ASP Flood Design in WCSB Heavy Oil
The most advanced ASP flooding in the WCSB has been conducted at Pelican Lake, where Husky Energy and ConocoPhillips implemented ASP testing from 2012 to 2016 using Na2CO3 at 1.5 wt%, alkyl benzene sulfonate at 0.4 wt%, and HPAM (18 million Daltons) at 1,400 mg/L. The formulation achieved IFT of 0.0006 mN/m in phase behaviour tests at 22°C. ASP injection patterns confirmed incremental oil production of 3.8 to 7.2 m³/day per injector above the co-running polymer flood baseline, with cumulative incremental production of 18,000 to 31,000 barrels per injector over 24 to 36 months of slug injection and subsequent polymer drive. The Saskatchewan Lloydminster Colony sand (acid number 1.5 to 4.5 mg KOH/g, 500 to 2,000 mD, 16 to 22°C) has been identified as a second major ASP target: SRC-funded laboratory ASP tests on Colony crude at 18°C using 1.5 wt% Na2CO3 + 0.5 wt% IOS + 1,600 mg/L HPAM achieved IFT of 0.0009 mN/m and coreflood incremental recovery of 21.4% OOIP above waterflood.
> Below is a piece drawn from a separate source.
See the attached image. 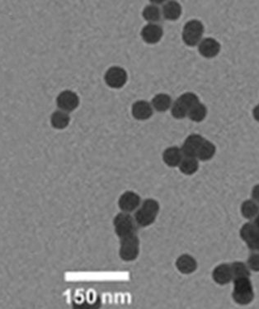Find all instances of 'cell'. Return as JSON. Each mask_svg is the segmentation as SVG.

A 4-injector, 5-producer field pilot sanctioned in the Lloydminster area in 2022 (total capex CAD 4.8 million including softening plant, surfactant dosing, polymer mixing, and emulsion handling) was in the pre-injection preparation phase as of 2024.
Fast Facts
The ASP process was first proposed as a combined system by J.J. Taber and F.D. Martin of the University of Wyoming and researchers at Shell Development Company in the late 1970s, with the first controlled laboratory corefloods published by Pope, Wang, and Tsaur in 1979 (SPE paper 8365), demonstrating the synergistic effect of combining all three components versus any two-component combination. The optimal salinity concept underlying ASP surfactant design was developed by W.C. Holm and V.A. Csaszar of Marathon Oil in 1962 and given a rigorous theoretical framework by K.S. Chan and D.O. Shah at the University of Florida in 1980 using the Winsor phase classification system. The Petroleum Technology Alliance Canada (PTAC) funded the Heavy Oil Chemical EOR Pilot Study (HOCES) from 2010 to 2015, evaluating ASP formulations for 11 WCSB heavy oil formations using a standardised laboratory protocol, confirming positive incremental recovery in 8 of the 11 formations tested and providing the technical foundation for the Pelican Lake and Lloydminster pilot programmes. Alpha-olefin sulfonate surfactant used in WCSB ASP formulations is produced in Canada by Stepan Company at its Longford Mills, Ontario facility (approximately 12,000 tonnes/year annual AOS capacity), covering approximately 40% of anticipated demand if planned WCSB ASP commercial development programmes proceed to full-field scale by 2030. The Alberta Energy Regulator's Chemical EOR Regulatory Framework (published in AER Bulletin 2021-09) requires operators conducting ASP pilots to submit a produced water management plan addressing HPAM disposal, emulsion treatment, and potential formation damage from polymer-bearing reinjection water before pilot injection approval is granted.